# [What you are asked to do]
Set down all of the records exactly.

# [Source data]
*** Block opens ***

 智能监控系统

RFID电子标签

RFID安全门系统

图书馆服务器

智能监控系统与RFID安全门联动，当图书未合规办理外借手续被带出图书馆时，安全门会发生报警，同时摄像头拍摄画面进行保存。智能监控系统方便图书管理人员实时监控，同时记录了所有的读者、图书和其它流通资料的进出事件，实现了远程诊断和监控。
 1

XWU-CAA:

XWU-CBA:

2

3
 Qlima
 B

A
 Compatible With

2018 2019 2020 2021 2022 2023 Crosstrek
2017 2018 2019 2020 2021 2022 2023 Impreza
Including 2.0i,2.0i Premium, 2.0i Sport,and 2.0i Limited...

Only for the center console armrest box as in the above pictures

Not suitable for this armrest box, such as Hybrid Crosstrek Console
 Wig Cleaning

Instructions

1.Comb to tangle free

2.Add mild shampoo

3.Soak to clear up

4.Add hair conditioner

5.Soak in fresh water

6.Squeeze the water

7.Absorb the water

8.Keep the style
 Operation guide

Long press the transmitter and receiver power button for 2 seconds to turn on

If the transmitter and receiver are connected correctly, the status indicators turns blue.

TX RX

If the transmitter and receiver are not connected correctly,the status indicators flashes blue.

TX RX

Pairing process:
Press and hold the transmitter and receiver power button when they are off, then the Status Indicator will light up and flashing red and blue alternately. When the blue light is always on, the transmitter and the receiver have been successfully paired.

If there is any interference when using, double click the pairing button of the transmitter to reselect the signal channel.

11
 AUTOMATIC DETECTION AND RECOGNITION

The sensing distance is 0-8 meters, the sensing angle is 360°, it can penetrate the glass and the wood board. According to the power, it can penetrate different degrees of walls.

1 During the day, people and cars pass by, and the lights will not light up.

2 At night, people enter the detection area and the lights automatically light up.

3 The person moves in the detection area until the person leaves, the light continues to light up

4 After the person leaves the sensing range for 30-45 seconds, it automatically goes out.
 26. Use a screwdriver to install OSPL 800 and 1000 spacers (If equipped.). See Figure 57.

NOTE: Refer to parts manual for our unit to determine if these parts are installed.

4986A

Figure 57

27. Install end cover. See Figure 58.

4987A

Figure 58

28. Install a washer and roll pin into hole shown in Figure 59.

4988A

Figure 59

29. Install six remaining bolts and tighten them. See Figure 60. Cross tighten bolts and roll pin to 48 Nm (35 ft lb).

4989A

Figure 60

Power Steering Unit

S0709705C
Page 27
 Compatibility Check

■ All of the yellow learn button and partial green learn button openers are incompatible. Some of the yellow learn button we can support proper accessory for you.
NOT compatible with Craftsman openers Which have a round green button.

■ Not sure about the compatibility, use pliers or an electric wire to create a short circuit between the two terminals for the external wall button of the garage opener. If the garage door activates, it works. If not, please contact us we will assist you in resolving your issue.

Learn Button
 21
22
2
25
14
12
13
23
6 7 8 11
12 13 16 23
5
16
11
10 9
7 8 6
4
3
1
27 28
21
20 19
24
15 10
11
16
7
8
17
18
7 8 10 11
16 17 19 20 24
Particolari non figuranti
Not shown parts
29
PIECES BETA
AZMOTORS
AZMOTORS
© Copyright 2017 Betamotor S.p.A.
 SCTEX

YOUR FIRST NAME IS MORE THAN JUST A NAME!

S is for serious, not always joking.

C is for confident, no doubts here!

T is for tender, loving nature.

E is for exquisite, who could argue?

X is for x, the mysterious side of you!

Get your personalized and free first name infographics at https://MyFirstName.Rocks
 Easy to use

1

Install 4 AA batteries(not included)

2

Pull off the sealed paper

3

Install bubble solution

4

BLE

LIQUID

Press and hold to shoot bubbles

*** Block closes ***

# [Answer space]
 智能监控系统

RFID电子标签

RFID安全门系统

图书馆服务器

智能监控系统与RFID安全门联动，当图书未合规办理外借手续被带出图书馆时，安全门会发生报警，同时摄像头拍摄画面进行保存。智能监控系统方便图书管理人员实时监控，同时记录了所有的读者、图书和其它流通资料的进出事件，实现了远程诊断和监控。
 1

XWU-CAA:

XWU-CBA:

2

3
 Qlima
 B

A
 Compatible With

2018 2019 2020 2021 2022 2023 Crosstrek
2017 2018 2019 2020 2021 2022 2023 Impreza
Including 2.0i,2.0i Premium, 2.0i Sport,and 2.0i Limited...

Only for the center console armrest box as in the above pictures

Not suitable for this armrest box, such as Hybrid Crosstrek Console
 Wig Cleaning

Instructions

1.Comb to tangle free

2.Add mild shampoo

3.Soak to clear up

4.Add hair conditioner

5.Soak in fresh water

6.Squeeze the water

7.Absorb the water

8.Keep the style
 Operation guide

Long press the transmitter and receiver power button for 2 seconds to turn on

If the transmitter and receiver are connected correctly, the status indicators turns blue.

TX RX

If the transmitter and receiver are not connected correctly,the status indicators flashes blue.

TX RX

Pairing process:
Press and hold the transmitter and receiver power button when they are off, then the Status Indicator will light up and flashing red and blue alternately. When the blue light is always on, the transmitter and the receiver have been successfully paired.

If there is any interference when using, double click the pairing button of the transmitter to reselect the signal channel.

11
 AUTOMATIC DETECTION AND RECOGNITION

The sensing distance is 0-8 meters, the sensing angle is 360°, it can penetrate the glass and the wood board. According to the power, it can penetrate different degrees of walls.

1 During the day, people and cars pass by, and the lights will not light up.

2 At night, people enter the detection area and the lights automatically light up.

3 The person moves in the detection area until the person leaves, the light continues to light up

4 After the person leaves the sensing range for 30-45 seconds, it automatically goes out.
 26. Use a screwdriver to install OSPL 800 and 1000 spacers (If equipped.). See Figure 57.

NOTE: Refer to parts manual for our unit to determine if these parts are installed.

4986A

Figure 57

27. Install end cover. See Figure 58.

4987A

Figure 58

28. Install a washer and roll pin into hole shown in Figure 59.

4988A

Figure 59

29. Install six remaining bolts and tighten them. See Figure 60. Cross tighten bolts and roll pin to 48 Nm (35 ft lb).

4989A

Figure 60

Power Steering Unit

S0709705C
Page 27
 Compatibility Check

■ All of the yellow learn button and partial green learn button openers are incompatible. Some of the yellow learn button we can support proper accessory for you.
NOT compatible with Craftsman openers Which have a round green button.

■ Not sure about the compatibility, use pliers or an electric wire to create a short circuit between the two terminals for the external wall button of the garage opener. If the garage door activates, it works. If not, please contact us we will assist you in resolving your issue.

Learn Button
 21
22
2
25
14
12
13
23
6 7 8 11
12 13 16 23
5
16
11
10 9
7 8 6
4
3
1
27 28
21
20 19
24
15 10
11
16
7
8
17
18
7 8 10 11
16 17 19 20 24
Particolari non figuranti
Not shown parts
29
PIECES BETA
AZMOTORS
AZMOTORS
© Copyright 2017 Betamotor S.p.A.
 SCTEX

YOUR FIRST NAME IS MORE THAN JUST A NAME!

S is for serious, not always joking.

C is for confident, no doubts here!

T is for tender, loving nature.

E is for exquisite, who could argue?

X is for x, the mysterious side of you!

Get your personalized and free first name infographics at https://MyFirstName.Rocks
 Easy to use

1

Install 4 AA batteries(not included)

2

Pull off the sealed paper

3

Install bubble solution

4

BLE

LIQUID

Press and hold to shoot bubbles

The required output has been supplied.